Passage provided Start Marker

As the population continues to grow in the province, we believe that an imbalance between home supply and demand will contribute to affordability challenges. The Canada Mortgage and Housing Corporation (CMHC) estimates that Manitoba needs to build an additional 260,000 units above current construction trends to ensure housing affordability by 2030.14 The only sustainable option for improving affordability over the long-term is to expand the supply of housing, including rental units. Project approvals should be expedited and measures to increase housing density should be implemented.

To correct supply-demand imbalances, greater coordination between various levels of government is necessary. The CBA supports the establishment of a permanent housing roundtable, bringing together representatives of federal, provincial, municipal, and Indigenous government authorities, along with bankers, builders, boards of trade, real estate professionals, market rental housing providers, non-market housing organizations, and civil society organizations. Often these stakeholders are not part of the consultation process but have substantive sectoral policy expertise and are on the frontlines of housing challenges. A permanent roundtable would provide a valuable forum for sharing perspectives on obstacles to housing affordability and generating solutions.

According to Scotiabank Economics, Canada’s stock of social housing represents 3.5 per cent of its total housing stock, among lowest in the OECD. In the near-term, we encourage the Government of Manitoba to accelerate the construction of social housing to meet the growing needs of Manitoba’s most vulnerable. A recent study by the Mental Health Commission of Canada estimated that for every $10 invested in supportive housing, there is an average savings of almost $22 across health care, social services, and justice – in addition to social returns.15

Recommendation: We encourage the Government of Manitoba to contribute to efforts across all levels of government to remove barriers to housing supply. We support the establishment of a housing roundtable, as we believe leveraging stakeholders’ collective knowledge will create sustainable, vibrant, and healthy communities in the province. We also encourage the Government to increase social housing construction to protect the province’s most vulnerable households.

Strengthening financial literacy

Financial literacy is an essential life skill. Developing an understanding of money at a young age will help people better manage their money in the future, but people of all ages need to have the necessary tools to make informed financial decisions and the knowledge to avoid financial fraud and scams. The banking sector has long recognized that it has a role to play in supporting and strengthening financial literacy, and banks support many such programs to help Canadians.

The CBA applauds the leadership demonstrated by the Government of Manitoba through investments in optional financial literacy education for K-to-12 education across the province. This is a laudable policy; however, we encourage the Government to strengthen its financial literacy commitment through the introduction of a mandatory course on financial literacy. A mandatory course would build upon the strengths of Manitoba’s existing curriculum and would provide an in-depth exploration of key topics such as budgeting, saving, investing, and fraud avoidance, thereby providing students with a well-rounded understanding of managing their financial well-being and resiliency.

Additionally, we encourage the Government of Manitoba to broaden its financial literacy initiatives to encompass targeted programming for priority groups, including lower-income Canadians, older adults, Indigenous communities, and newcomers to Canada. By doing so we can ensure that financial literacy in Manitoba is inclusive and accessible.

Passage provided End Marker
Source material Start Marker

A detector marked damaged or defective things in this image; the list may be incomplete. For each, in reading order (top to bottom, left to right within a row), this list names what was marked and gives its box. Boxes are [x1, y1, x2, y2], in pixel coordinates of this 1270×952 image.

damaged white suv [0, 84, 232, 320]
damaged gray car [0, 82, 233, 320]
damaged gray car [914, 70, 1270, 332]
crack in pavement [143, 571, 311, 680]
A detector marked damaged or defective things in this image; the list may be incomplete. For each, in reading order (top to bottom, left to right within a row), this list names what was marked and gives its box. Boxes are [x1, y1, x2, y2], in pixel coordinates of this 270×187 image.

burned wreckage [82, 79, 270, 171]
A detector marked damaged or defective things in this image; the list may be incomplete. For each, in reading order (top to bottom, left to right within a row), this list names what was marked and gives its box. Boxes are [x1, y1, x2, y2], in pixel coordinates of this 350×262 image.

Source material End Marker

### Instructions
- a) From the Manitoba policy passage, return the stretch that begins at the words "To correct supply-demand" and stops after the words "and generating solutions.", copied word for word.
- b) In the Manitoba policy passage, how many additional housing units above current construction trends does the CMHC estimate Manitoba must build to ensure affordability by 2030?
- c) Extend the Manitoba policy passage by writing on from its final sentence.

### Answers
- a)
To correct supply-demand imbalances, greater coordination between various levels of government is necessary. The CBA supports the establishment of a permanent housing roundtable, bringing together representatives of federal, provincial, municipal, and Indigenous government authorities, along with bankers, builders, boards of trade, real estate professionals, market rental housing providers, non-market housing organizations, and civil society organizations. Often these stakeholders are not part of the consultation process but have substantive sectoral policy expertise and are on the frontlines of housing challenges. A permanent roundtable would provide a valuable forum for sharing perspectives on obstacles to housing affordability and generating solutions.

- b) 260,000 units

- c)
Recommendation: We encourage the Government of Manitoba to introduce a mandatory, standalone financial literacy course within the province’s public secondary school curriculum and expand its financial literacy initiatives to priority groups.

Consumer protection for users of payment service providers (PSP) in Canada and Manitoba

The payments ecosystem continues to rapidly evolve with the surge of non-traditional PSPs, including large technology firms, offering financial services to consumers. PSPs are entities that perform payment functions and currently offer financial services and products to consumers.16 At present, these PSPs are largely unregulated and pose various risks, including the risk of loss of consumer funds (financial risks); the risk of operational and security failures; and market conduct risk. Market conduct risk refers to the behaviour of PSPs that may harm consumers.

While the Bank of Canada and the federal Department of Finance have developed a federal supervisory framework for PSPs under the Retail Payment Activities Act to address certain risks, the federal framework is silent on market conduct. With over 2,500 PSPs currently operating in Canada17, and the expectations of increased use and trust that consumers will place in PSPs once they are supervised by Bank of Canada, the absence of market conduct regulation is a significant gap in consumer protection.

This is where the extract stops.